Que les industriels produisent moins d’emballages inutiles. « Moins d’emballages, moins de déchets, résume-til. Ou encore baisser les prix des déchetteries pour les professionnels. Même s’ils le répercutent sur le client, ils seraient peut-être moins tentés d’abandonner leurs gravats dans la nature. Il faudrait aussi que les maires puissent poursuivre directement le contrevenant. On dresse un procès-verbal mais ensuite on transfère la procédure au parquet ».
« Condamner les accès »
« Les gens sont à bout de nerfs. Inutile d’essayer de les convaincre. Je dis à mes bénévoles ne prenez aucun risque ». Chaque été, Edouard Feinstein, président de l’association OSE (organe de sauvetage écologique), organise des opérations de nettoyage de la nature, notamment dans des lieux inaccessibles du département, comme le Belvédère de Carros, où les bénévoles ont remonté en rappel des déchets XXL. « A cet endroit, une caméra serait utile. Ça dissuade » indique-t-il avant d’évoquer une autre piste : « condamner les accès »des zones fréquemment utilisées comme décharges sauvages.
Se retrousser les manches
Les associations comme OSE interviennent bénévolement, souvent à la demande des collectivités. « Je leur demande juste une petite enveloppe pour financer nos déplacements et héberger nos bénévoles trois ou quatre jours », ajoute Edouard Feinstein.

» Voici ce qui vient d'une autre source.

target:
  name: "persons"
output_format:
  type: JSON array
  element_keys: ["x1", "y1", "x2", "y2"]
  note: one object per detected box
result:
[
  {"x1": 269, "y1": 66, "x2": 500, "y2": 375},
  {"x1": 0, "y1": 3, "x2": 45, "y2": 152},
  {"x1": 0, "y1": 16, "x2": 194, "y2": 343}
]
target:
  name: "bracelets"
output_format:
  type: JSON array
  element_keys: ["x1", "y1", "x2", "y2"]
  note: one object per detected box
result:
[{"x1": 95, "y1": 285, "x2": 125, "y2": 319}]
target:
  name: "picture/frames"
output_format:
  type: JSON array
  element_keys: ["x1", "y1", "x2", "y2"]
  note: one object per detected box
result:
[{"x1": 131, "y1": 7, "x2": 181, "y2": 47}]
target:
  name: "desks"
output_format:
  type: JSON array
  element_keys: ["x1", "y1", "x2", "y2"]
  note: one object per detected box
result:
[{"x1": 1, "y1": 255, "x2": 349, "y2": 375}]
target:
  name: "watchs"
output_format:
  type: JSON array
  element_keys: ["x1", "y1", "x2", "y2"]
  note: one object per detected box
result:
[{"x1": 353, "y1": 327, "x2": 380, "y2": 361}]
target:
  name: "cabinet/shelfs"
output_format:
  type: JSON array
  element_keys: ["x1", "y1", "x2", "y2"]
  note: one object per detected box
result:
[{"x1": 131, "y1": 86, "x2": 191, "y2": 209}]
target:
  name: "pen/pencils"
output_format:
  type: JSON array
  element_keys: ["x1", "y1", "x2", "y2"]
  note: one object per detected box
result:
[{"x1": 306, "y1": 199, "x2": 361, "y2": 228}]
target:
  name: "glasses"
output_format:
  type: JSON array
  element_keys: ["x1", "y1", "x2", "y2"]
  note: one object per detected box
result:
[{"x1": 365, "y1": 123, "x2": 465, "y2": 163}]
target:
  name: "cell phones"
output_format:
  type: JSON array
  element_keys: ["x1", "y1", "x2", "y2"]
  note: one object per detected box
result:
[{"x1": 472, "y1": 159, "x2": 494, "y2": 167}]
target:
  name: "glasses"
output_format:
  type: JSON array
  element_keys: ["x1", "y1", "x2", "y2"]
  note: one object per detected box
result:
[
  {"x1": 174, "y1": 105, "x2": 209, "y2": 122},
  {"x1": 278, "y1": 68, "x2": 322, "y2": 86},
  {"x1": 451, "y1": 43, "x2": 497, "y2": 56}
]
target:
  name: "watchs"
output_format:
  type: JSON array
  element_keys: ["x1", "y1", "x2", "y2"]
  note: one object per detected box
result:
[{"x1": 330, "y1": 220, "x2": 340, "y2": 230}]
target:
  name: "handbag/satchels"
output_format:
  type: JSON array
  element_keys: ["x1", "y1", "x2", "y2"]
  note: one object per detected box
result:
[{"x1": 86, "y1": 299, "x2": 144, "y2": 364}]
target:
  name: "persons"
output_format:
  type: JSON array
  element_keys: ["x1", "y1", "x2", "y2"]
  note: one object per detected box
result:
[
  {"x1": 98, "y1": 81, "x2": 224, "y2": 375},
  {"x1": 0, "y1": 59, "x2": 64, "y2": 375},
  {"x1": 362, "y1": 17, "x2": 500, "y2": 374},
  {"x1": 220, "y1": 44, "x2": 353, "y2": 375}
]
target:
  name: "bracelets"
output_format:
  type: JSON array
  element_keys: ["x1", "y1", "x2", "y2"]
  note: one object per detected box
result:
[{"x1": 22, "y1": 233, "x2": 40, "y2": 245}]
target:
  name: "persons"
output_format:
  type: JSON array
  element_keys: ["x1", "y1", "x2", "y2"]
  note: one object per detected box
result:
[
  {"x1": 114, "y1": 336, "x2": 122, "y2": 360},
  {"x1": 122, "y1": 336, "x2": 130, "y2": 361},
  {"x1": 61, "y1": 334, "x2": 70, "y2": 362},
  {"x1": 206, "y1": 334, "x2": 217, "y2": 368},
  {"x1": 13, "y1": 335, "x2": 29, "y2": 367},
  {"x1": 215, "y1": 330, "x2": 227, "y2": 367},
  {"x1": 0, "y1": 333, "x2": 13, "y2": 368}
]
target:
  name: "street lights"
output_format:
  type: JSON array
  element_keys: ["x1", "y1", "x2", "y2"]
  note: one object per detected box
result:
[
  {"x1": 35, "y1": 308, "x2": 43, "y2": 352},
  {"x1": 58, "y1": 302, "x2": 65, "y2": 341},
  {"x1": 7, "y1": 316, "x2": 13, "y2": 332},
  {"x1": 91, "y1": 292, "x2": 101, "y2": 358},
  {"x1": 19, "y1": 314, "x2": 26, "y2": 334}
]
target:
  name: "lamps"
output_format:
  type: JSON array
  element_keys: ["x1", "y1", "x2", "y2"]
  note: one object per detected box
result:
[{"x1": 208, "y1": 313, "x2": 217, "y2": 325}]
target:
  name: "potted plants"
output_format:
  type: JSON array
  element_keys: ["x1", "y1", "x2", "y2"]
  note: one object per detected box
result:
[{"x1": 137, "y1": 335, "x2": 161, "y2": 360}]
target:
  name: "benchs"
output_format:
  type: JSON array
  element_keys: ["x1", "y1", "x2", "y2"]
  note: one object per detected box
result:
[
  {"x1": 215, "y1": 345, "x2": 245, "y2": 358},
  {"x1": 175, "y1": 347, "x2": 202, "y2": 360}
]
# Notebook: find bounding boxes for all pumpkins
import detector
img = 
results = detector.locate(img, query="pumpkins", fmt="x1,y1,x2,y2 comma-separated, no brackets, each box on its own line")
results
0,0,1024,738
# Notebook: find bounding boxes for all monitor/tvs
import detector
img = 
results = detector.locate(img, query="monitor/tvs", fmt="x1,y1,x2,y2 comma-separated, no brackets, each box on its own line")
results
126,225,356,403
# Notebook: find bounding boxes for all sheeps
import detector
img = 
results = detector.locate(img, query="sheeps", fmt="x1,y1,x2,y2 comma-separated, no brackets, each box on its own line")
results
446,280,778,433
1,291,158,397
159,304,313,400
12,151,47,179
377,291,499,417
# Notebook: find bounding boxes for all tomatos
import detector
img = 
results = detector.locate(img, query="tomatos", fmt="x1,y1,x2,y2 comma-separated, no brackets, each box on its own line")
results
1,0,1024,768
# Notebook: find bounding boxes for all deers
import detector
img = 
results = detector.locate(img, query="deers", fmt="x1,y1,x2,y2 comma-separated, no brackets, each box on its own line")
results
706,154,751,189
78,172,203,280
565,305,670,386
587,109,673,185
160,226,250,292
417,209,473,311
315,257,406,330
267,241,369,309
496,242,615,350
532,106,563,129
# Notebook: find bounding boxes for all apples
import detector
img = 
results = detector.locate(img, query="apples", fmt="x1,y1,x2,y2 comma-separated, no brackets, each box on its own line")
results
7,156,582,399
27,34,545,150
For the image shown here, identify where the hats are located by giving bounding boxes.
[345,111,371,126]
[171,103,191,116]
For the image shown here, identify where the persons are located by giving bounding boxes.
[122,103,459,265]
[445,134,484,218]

Des sanctions plus sévères
En mai, la députée LR de la 5e circonscription des AlpesMaritimes, Marine Brenier, avait déposé une proposition de loi visant à créer un délit pour les dépôts sauvages. Souhait réaffirmé par Christian Estrosi en août. Selon le président de la Métropole Nice Côte d’Azur les sanctions actuelles ne sont pas assez dissuasives. Un dépôt sauvage devrait être un « délit punissable d’une amende de 50 000 euros assortie d’une peine de prison de deux ans pour les personnes physiques et d’une amende d’un million d’euros pour les personnes morales ».
En juillet, le député LR d’Antibes, Éric Pauget, avait aussi déposé une proposition de loi pour que les responsables de décharges sauvages soient punis de 15 000 euros d’amende, et que les prérogatives des polices municipales soient renforcées dans cette optique. A ce jour l’abandon de déchets par un particulier est puni d’une amende forfaitaire de 68 euros. 1 500 euros si le contrevenant a utilisé un véhicule. Une entreprise encourt 2 ans de prison et/ou 75 000 euros d’amende.